# New bid approval



## PPC (Oct 20, 2012)

Your bid has been approved!!! Yay. We did adjust it a little though. It is now YOUR bid minus 66%, that's the approval. And do not forget we take 25% off the top of that. What? You will not do it for that price? Well you have to. No I dont. Um OK, ok, we'll see. (Mass email) Calling all contractors, we have a need in this specific area. What a joke. 1000's of work orders completed and if you do not do one that you are going to lose your @ss on you get screwed big time. Does the BS ever end?


----------



## bigdaddy (Mar 3, 2013)

Yes, it ends. When you quit working for middlemen.


----------



## Gypsos (Apr 30, 2012)

Same issue here. I asked if they were getting work and was told by coordinator she was getting lots of it but was not going to send me any because I would not negotiate with her. 

Her negotiations consist of, "Here is the price, take it or leave it." If you leave it one time she never calls you back. 

It is okay brokers are now coming out of the woodwork to hire me direct. 

They are tired of the crap too.


----------



## Craigslist Hack (Jun 14, 2012)

Gypsos said:


> Same issue here. I asked if they were getting work and was told by coordinator she was getting lots of it but was not going to send me any because I would not negotiate with her.
> 
> Her negotiations consist of, "Here is the price, take it or leave it." If you leave it one time she never calls you back.
> 
> ...


That's awesome man good for you!


----------



## TungstenRebel (Nov 17, 2013)

bigdaddy said:


> Yes, it ends. When you quit working for middlemen.


How are these middlemen avoided?


----------



## GTX63 (Apr 12, 2012)

Many times after an order is completed, you are required to notify the listing agent. They in turn are supposed to sign off that the work/property is acceptable. Even if it isn't required, their names should still be on the order somewhere or their sign in the yard. Contact them.


----------



## Gypsos (Apr 30, 2012)

GTX63 said:


> Many times after an order is completed, you are required to notify the listing agent. They in turn are supposed to sign off that the work/property is acceptable. Even if it isn't required, their names should still be on the order somewhere or their sign in the yard. Contact them.


Persistence will be required here. Do not annoy them, but make sure they know you exist. Unless it is something very simple I will contact the broker and let them know I am assigned the job and ask if there is anything they want me to pay special attention to. After the job is done give them a call and tell them it is done and let them know that if they have any questions or concerns they can contact you direct to address them. 

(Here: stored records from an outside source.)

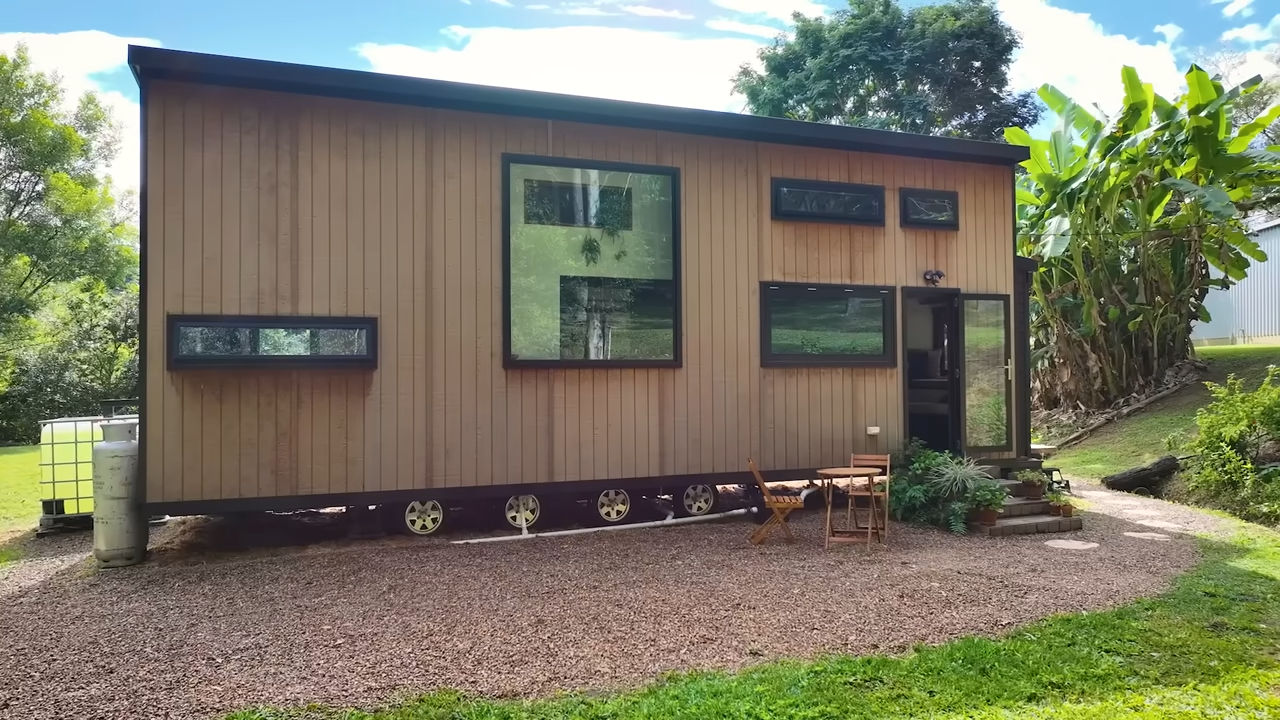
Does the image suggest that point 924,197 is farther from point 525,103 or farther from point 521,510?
point 521,510

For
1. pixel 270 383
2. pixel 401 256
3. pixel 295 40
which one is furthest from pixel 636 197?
pixel 295 40

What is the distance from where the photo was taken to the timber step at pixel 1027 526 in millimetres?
5934

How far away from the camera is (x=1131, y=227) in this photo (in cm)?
1053

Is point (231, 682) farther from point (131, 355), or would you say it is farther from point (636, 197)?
point (131, 355)

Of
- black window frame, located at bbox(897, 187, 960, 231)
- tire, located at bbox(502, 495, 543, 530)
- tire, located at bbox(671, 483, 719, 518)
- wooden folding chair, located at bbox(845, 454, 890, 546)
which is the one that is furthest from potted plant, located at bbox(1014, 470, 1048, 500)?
tire, located at bbox(502, 495, 543, 530)

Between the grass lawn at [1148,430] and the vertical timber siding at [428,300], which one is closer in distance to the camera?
the vertical timber siding at [428,300]

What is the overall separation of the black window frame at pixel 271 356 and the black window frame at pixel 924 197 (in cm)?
490

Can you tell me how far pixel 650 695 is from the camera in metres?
2.84

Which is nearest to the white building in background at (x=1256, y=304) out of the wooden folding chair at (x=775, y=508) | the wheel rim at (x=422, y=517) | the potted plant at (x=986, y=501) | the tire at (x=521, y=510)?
the potted plant at (x=986, y=501)

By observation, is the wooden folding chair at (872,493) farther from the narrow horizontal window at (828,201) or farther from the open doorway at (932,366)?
the narrow horizontal window at (828,201)

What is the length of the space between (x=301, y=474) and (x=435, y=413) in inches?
40.5

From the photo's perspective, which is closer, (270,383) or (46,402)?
(270,383)

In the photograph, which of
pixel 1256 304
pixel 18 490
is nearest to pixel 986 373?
pixel 18 490

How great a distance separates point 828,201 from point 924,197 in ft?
3.48
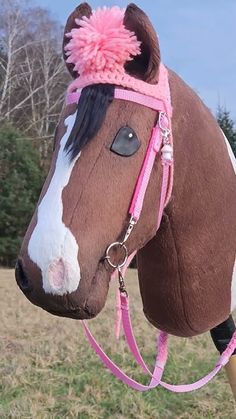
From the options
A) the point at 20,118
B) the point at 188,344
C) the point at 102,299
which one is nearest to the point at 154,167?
the point at 102,299

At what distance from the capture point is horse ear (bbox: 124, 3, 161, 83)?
1251 mm

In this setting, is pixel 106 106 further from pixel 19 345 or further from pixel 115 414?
pixel 19 345

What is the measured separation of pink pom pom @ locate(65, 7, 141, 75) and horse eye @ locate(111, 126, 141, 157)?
132 millimetres

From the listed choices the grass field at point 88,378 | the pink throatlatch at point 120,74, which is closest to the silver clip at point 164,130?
the pink throatlatch at point 120,74

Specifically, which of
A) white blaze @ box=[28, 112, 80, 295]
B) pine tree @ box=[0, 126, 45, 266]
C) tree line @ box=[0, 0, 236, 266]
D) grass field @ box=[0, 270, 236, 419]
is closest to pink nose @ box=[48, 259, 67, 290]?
white blaze @ box=[28, 112, 80, 295]

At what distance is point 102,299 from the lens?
1.18 metres

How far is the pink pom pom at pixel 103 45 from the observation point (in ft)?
4.11

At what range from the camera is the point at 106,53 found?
1.26 meters

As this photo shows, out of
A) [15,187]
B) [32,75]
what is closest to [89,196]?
[15,187]

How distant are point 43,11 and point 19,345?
931 inches

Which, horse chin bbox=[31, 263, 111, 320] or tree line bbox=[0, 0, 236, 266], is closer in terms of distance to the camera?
horse chin bbox=[31, 263, 111, 320]

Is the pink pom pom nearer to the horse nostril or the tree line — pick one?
the horse nostril

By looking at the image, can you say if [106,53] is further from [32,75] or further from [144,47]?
[32,75]

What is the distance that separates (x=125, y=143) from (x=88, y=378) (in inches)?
138
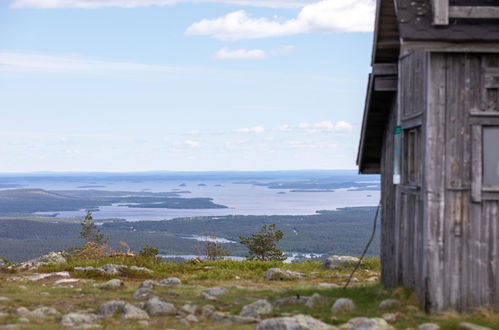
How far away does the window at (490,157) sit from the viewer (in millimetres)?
14938

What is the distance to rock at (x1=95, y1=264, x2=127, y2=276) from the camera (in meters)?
25.5

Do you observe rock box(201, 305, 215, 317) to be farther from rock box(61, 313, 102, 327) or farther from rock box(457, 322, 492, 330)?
rock box(457, 322, 492, 330)

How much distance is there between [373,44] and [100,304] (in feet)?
29.6

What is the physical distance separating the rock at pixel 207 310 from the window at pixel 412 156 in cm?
517

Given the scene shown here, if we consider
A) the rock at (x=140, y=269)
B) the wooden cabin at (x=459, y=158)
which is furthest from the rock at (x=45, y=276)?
the wooden cabin at (x=459, y=158)

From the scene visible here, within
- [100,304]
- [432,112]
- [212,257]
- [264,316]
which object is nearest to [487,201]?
[432,112]

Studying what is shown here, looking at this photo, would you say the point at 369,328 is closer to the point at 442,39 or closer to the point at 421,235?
the point at 421,235

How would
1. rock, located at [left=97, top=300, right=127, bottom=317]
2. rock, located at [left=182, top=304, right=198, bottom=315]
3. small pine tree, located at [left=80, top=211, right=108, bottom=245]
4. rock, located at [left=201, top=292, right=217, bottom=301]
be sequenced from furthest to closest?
→ small pine tree, located at [left=80, top=211, right=108, bottom=245]
rock, located at [left=201, top=292, right=217, bottom=301]
rock, located at [left=182, top=304, right=198, bottom=315]
rock, located at [left=97, top=300, right=127, bottom=317]

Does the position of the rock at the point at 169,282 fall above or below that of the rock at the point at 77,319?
below

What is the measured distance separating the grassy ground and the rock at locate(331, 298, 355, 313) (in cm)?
16

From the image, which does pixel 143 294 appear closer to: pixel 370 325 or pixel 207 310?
pixel 207 310

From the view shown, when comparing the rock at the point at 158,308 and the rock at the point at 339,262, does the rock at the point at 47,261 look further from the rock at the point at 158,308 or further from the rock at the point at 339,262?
the rock at the point at 158,308

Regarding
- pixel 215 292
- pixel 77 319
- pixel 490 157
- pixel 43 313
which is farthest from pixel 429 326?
pixel 43 313

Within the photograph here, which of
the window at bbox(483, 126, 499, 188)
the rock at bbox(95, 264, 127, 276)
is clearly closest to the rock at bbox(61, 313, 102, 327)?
the window at bbox(483, 126, 499, 188)
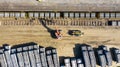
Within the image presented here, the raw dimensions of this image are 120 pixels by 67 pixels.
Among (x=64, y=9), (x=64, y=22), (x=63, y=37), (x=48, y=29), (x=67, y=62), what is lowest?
(x=67, y=62)

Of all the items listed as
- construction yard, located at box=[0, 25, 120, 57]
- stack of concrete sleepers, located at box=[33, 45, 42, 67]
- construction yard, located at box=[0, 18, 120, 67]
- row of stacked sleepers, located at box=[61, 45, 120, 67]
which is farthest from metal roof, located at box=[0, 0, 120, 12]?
stack of concrete sleepers, located at box=[33, 45, 42, 67]

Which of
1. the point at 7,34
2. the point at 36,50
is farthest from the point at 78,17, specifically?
the point at 7,34

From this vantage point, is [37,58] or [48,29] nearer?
[37,58]

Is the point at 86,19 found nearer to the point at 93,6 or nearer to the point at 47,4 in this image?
the point at 93,6

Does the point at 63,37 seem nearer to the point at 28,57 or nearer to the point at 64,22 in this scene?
the point at 64,22

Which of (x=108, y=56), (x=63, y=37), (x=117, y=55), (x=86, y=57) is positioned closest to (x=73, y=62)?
(x=86, y=57)

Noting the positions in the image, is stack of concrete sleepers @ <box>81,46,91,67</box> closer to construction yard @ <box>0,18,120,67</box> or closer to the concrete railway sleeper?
construction yard @ <box>0,18,120,67</box>
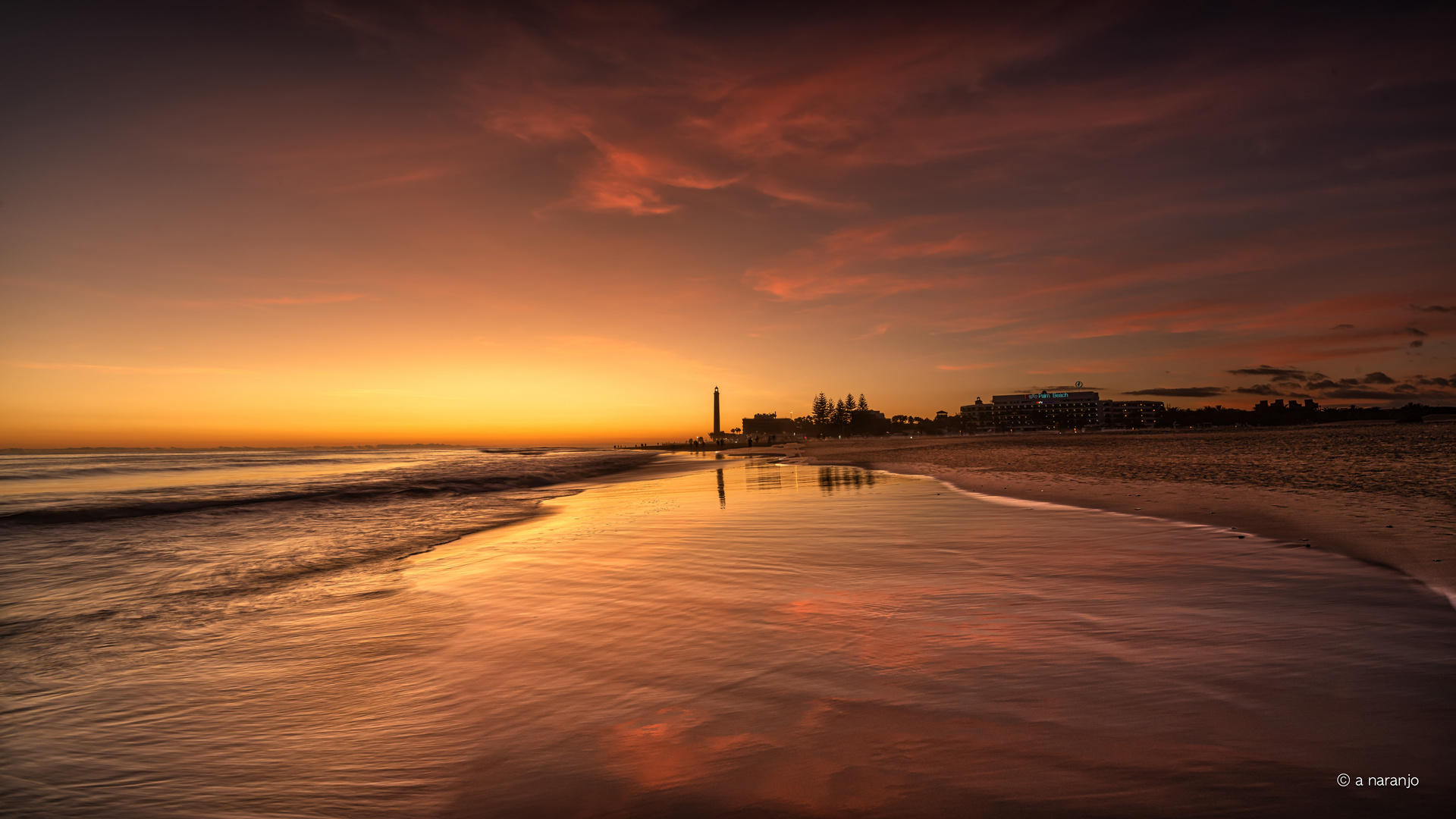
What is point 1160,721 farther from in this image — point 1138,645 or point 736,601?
point 736,601

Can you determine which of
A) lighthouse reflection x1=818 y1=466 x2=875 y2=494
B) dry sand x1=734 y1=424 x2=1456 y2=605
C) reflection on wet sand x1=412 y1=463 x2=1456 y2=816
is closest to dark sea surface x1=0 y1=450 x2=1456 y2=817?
reflection on wet sand x1=412 y1=463 x2=1456 y2=816

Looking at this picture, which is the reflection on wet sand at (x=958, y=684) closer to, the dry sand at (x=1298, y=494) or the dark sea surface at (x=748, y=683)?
the dark sea surface at (x=748, y=683)

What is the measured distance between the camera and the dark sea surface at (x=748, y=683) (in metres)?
3.33

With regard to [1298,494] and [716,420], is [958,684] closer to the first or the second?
[1298,494]

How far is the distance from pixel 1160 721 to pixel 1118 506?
11911 mm

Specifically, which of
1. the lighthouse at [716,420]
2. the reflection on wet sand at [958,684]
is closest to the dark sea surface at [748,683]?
the reflection on wet sand at [958,684]

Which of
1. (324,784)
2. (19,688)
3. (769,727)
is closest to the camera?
(324,784)

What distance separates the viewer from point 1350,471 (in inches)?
766

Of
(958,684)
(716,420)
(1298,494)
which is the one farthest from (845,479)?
(716,420)

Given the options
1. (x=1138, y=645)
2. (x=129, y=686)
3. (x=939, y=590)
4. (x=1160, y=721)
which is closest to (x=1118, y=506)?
(x=939, y=590)

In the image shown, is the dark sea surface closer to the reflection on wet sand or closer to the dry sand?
the reflection on wet sand

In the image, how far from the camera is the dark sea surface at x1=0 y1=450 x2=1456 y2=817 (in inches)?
131

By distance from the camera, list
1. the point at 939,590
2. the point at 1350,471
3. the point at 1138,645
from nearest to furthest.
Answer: the point at 1138,645, the point at 939,590, the point at 1350,471

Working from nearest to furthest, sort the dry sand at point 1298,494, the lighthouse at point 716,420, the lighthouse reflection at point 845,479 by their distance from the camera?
the dry sand at point 1298,494
the lighthouse reflection at point 845,479
the lighthouse at point 716,420
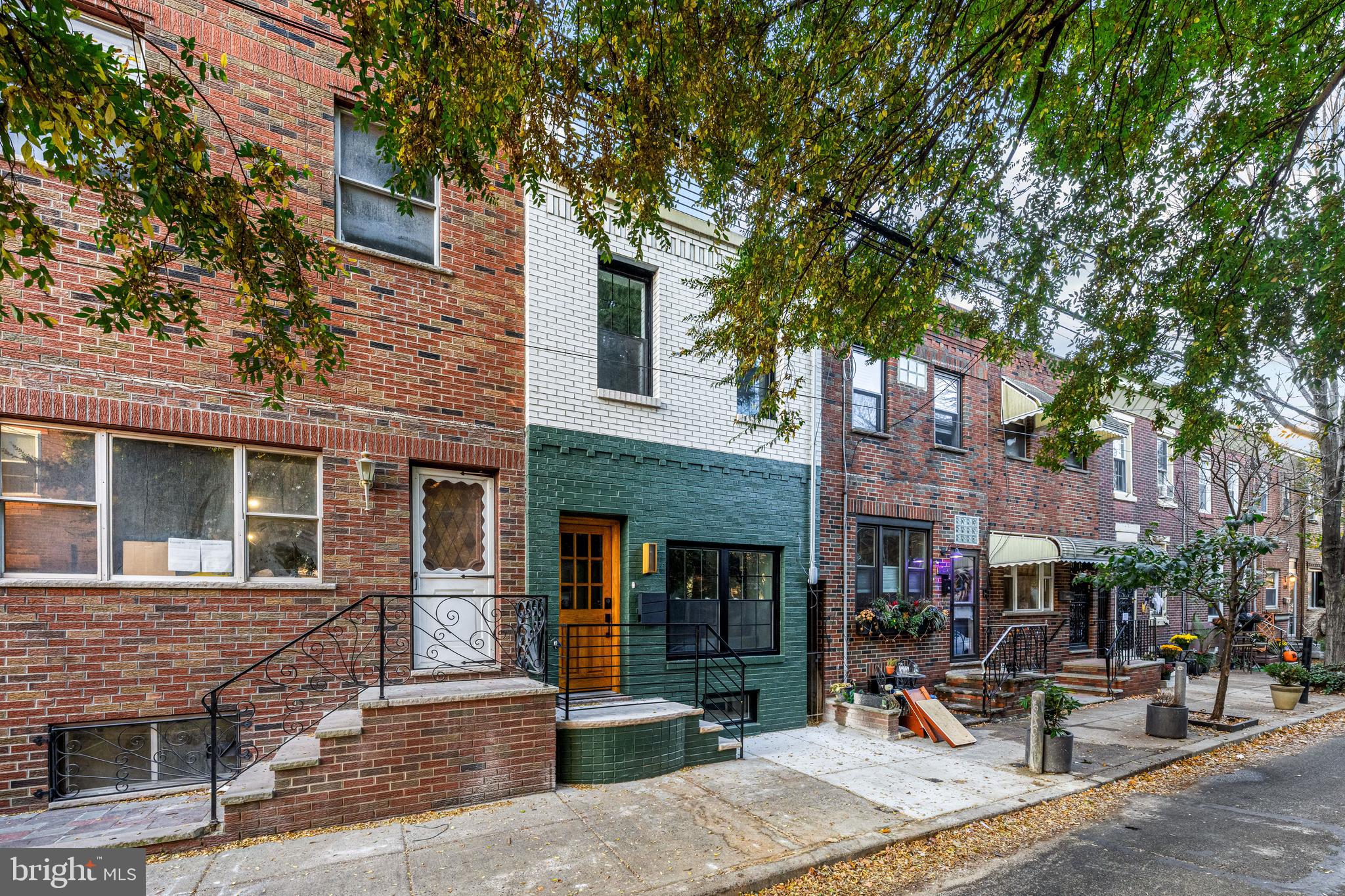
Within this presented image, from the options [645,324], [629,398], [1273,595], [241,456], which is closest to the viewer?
[241,456]

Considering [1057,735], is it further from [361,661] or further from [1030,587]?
[361,661]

Do small favors if they ask and it is not going to be a big inconvenience. For example one of my brokers sold a property that had a couple of abandoned lock boxes on it that no one knew the codes to. She asked me how much to cut them off for her. It turned out I was just down the street so I stopped by and cut them off for free. 

It is these types of things they remember when they need to call on someone. I took me a couple of years of doing this type of stuff to really get noticed. But now I am doing evictions, lock changes, and repairs directly for them.

The pay may be slower from brokers too. But it is worth it when you get $150 for a lock change you are used to getting $40 for, $475 for the repair you are used to getting $200 for or $800 for the eviction that you would get $300 from the nationals to do.


----------



## thanohano44 (Aug 5, 2012)

TungstenRebel said:


> How are these middlemen avoided?


Use the search feature in this forum. Each state and area in each state may vary in how you avoid them.


----------